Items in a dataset

— Begin —

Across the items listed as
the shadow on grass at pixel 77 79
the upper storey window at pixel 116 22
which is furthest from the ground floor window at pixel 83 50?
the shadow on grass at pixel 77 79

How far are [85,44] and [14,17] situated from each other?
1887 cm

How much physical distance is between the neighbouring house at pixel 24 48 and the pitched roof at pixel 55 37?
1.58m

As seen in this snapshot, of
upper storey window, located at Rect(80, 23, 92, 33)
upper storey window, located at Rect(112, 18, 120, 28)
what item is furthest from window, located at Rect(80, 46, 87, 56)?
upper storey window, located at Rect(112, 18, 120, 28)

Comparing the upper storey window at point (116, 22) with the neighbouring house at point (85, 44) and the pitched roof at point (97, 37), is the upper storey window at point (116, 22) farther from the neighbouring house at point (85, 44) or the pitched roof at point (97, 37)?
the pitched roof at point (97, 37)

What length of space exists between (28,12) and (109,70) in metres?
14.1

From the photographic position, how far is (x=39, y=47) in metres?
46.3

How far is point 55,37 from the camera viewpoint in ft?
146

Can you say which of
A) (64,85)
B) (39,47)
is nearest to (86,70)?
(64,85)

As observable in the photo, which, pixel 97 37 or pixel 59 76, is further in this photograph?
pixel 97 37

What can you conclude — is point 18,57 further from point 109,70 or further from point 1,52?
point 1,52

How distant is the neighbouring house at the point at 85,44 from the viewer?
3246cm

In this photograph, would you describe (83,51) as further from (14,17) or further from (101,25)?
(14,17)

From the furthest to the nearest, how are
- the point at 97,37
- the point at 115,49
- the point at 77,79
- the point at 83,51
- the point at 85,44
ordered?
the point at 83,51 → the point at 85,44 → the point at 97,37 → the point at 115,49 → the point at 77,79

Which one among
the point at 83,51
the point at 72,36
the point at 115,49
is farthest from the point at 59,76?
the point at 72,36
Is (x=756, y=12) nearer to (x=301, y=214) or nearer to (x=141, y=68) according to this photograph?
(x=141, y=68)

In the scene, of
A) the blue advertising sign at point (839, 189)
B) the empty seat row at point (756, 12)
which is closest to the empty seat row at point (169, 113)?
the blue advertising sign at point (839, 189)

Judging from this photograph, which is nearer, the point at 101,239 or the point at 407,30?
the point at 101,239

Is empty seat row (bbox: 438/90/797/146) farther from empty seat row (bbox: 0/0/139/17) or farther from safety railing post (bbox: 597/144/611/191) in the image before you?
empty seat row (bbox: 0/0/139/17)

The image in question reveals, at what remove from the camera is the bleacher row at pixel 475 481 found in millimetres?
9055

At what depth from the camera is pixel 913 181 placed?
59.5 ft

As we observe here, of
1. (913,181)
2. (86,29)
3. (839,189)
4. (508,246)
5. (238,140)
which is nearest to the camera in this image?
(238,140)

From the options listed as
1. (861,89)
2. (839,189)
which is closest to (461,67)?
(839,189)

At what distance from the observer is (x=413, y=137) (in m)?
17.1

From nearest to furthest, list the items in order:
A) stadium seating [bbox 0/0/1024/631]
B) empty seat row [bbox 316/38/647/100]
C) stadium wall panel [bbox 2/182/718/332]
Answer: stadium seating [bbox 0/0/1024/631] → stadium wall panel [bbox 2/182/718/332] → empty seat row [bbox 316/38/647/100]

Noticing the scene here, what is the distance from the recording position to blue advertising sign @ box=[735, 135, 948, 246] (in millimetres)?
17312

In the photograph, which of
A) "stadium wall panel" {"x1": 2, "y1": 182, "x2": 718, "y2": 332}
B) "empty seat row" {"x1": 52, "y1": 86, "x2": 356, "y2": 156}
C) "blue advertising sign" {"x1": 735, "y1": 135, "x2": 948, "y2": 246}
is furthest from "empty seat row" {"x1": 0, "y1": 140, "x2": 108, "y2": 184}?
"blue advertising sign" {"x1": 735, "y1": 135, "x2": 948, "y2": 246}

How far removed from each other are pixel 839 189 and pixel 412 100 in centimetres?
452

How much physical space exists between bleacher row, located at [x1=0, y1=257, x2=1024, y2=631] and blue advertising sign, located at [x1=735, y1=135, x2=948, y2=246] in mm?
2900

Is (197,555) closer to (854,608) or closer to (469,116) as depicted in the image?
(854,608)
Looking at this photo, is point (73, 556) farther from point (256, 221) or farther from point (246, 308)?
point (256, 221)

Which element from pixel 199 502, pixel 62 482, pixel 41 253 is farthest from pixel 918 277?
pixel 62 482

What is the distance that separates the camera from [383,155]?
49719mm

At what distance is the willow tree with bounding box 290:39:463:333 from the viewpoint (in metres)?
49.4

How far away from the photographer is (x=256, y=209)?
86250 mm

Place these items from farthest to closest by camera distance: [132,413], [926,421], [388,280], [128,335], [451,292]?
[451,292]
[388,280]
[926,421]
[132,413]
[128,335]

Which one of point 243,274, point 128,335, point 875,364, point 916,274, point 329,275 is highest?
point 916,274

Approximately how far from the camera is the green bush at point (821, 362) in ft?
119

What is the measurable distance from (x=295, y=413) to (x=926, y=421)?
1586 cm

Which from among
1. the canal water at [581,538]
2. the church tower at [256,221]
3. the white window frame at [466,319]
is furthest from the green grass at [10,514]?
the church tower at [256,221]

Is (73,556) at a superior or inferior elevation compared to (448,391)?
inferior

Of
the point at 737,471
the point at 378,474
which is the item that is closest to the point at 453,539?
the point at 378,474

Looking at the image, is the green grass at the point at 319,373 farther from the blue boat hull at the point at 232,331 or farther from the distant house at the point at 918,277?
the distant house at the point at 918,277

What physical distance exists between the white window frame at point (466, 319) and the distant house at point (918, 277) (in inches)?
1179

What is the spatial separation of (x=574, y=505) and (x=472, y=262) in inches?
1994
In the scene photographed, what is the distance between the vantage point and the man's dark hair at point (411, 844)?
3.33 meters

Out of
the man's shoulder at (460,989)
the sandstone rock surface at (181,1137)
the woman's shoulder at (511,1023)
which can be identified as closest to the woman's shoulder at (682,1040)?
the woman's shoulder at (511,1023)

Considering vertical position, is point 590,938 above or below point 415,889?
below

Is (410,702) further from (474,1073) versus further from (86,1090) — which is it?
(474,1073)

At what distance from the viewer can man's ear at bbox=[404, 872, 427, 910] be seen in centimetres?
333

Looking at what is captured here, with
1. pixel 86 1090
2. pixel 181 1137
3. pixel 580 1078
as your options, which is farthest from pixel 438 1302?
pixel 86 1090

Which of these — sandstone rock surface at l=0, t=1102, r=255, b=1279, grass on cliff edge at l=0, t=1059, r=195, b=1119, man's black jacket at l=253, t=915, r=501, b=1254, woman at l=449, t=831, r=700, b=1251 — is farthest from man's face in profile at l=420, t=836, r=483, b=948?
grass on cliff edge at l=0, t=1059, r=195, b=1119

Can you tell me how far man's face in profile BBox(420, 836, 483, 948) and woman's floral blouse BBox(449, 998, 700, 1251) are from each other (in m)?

— End —

• [Exercise requirements] How many lines of the records above contain the word "scene"? Reply with the number alone.

• [Exercise output] 3